Wherever you’d find it, A Space Program: The Movie will seem peculiarly inventive, exuding the deadpan evangelism and inspiring DIY at the heart of Sachs’s creative school of bricolage. Here a propane torch, a mirror, and some simple special effects are combined to create the rocket’s massive flame. The spacecraft is mostly, obviously made of plywood. Plywood is one of this film’s stars, on equal footing with the spaceship’s crew, who like it are introduced, one by one, in cool, dramatically lit shoots. Film is a smart, natural partner for the Space Program.
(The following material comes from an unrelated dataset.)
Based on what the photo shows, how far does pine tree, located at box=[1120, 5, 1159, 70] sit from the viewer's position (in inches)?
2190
A Space Program fits in nicely alongside the playful tradition of the sweded movie, the Michel Gondry-inspired fan-made recreations of favorite films. Like those, A Space Program: The Movie, and Sachs’s work in general, is resourceful, cheeky, and fun. Like them, the space between the art and the viewer is made more intimate and accessible. And like them, this movie is on the shorter side, running a little over one hour. With an overlong scene involving space-crew bickering and and an excerpt from a 60s IBM video, however, it is a shaggy seventy minutes—a bit stretched and underworked. Sachs fan will likely still be happy. For the rest, it is more likely that A Space Program: The Movie will be remembered much like those films you saw in shop class, or that sweded version of the Pacific Rim trailer.